By SAW YAN NAING
The Irrawaddy News
The Burmese opposition group, the National League for Democracy (NLD), was challenged by the military government on Sunday to form a political party to contest the 2010 national election and to forget the results of the “illegal” 1990 election.
An article, “Goodbye 1990 Election Results,” published in the state-backed New Light of Myanmar, said the landslide victory of the NLD in the 1990 general election is now “illegal,” because it “has been ditched by the entire people [sic] who are desirous of the emergence of a new, modern-developed democratic nation.”
“This being so, the NLD’d better join hands with the people and then stand for the 2010 election in line with the laws instead of longing for the result of the 1990 election,” the article said.
In the 1990 election, NLD candidates won 82 percent of the parliamentary seats, but the results were not honored by the military government which continued to retain power. Articles of a political nature that appear in the newspaper are considered to have the approval of the military government.
The government has officially said that 92.48 percent of people who cast ballots in the constitutional referendum held in May voted “yes” for the state-drafted constitution.
The NLD does not recognize the referendum results. Prior to the vote, voicing opposition to the referendum process or the draft constitution was declared illegal by the junta.
NLD party officials dismissed the article as junta-sanctioned propaganda.

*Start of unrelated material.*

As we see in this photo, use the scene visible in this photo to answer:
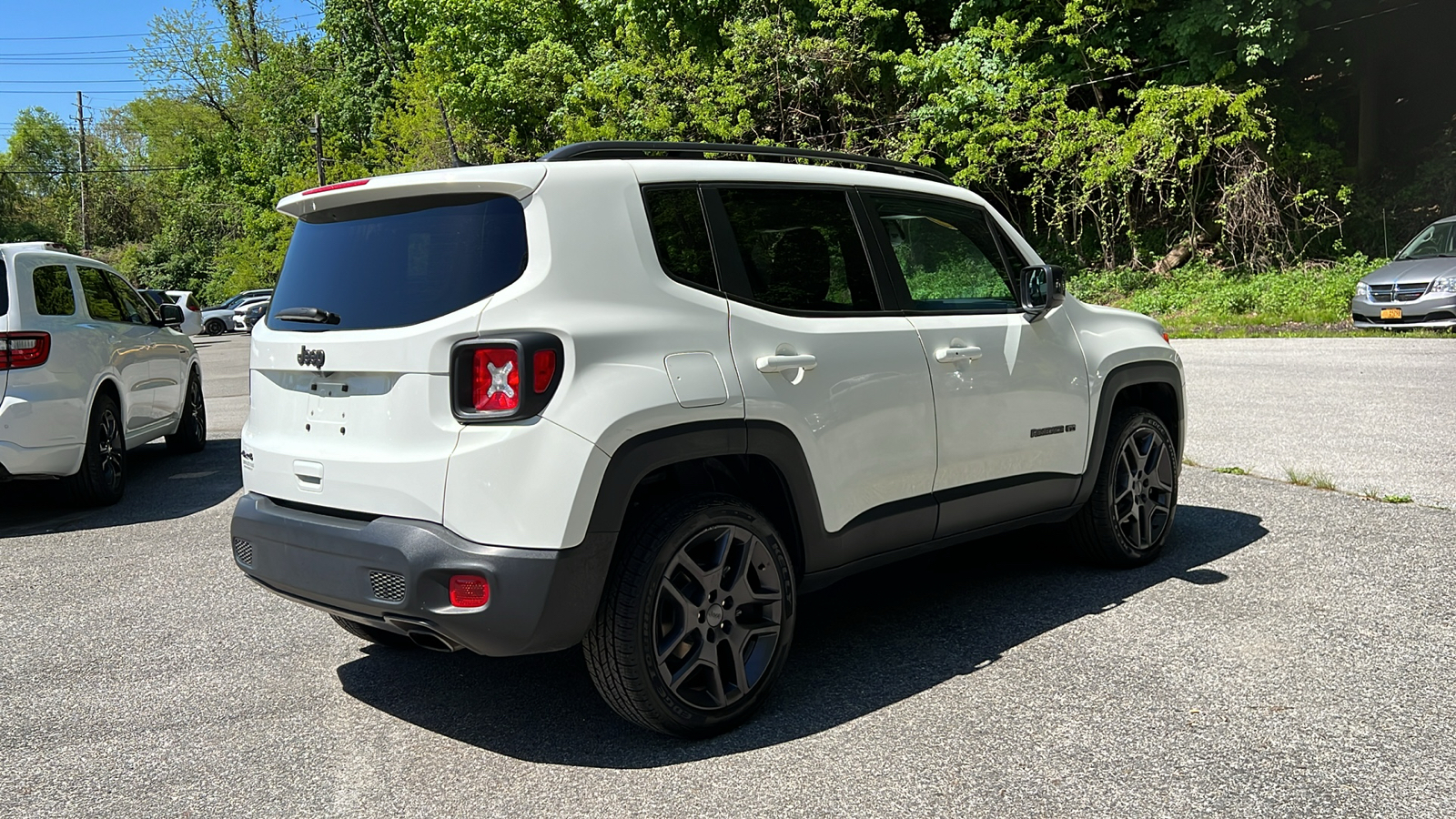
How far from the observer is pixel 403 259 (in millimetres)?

Thein Nyunt, an NLD spokesperson who is also a lawyer, said, “Lawfully, the results of the 1990 election cannot vanish. Politically, it [the results] reflected the will of Burmese people. It insults the will of the people to say the result is illegal.”
“An election is meant to reflect the future of the country,” he said. “The authorities should have honored the election’s result.”
Aye Thar Aung, the chairman of the Arakan League for Democracy and secretary of the Committee Representing the People's Parliament (CRPP) “We can’t accept the ‘seven-step road map’ including the state constitution. We also don’t agree with the coming election or the formation of political parties.”
The CRPP was formed in September 1998 and includes the 1990-elected parliament members and ethnic leaders in Burma.
“The junta can hold the election by force,” he said, “but it will not really benefit the people.”
Aye Thar Aung said national reconciliation was needed between the government, opposition groups and ethnic groups before conducting a national election.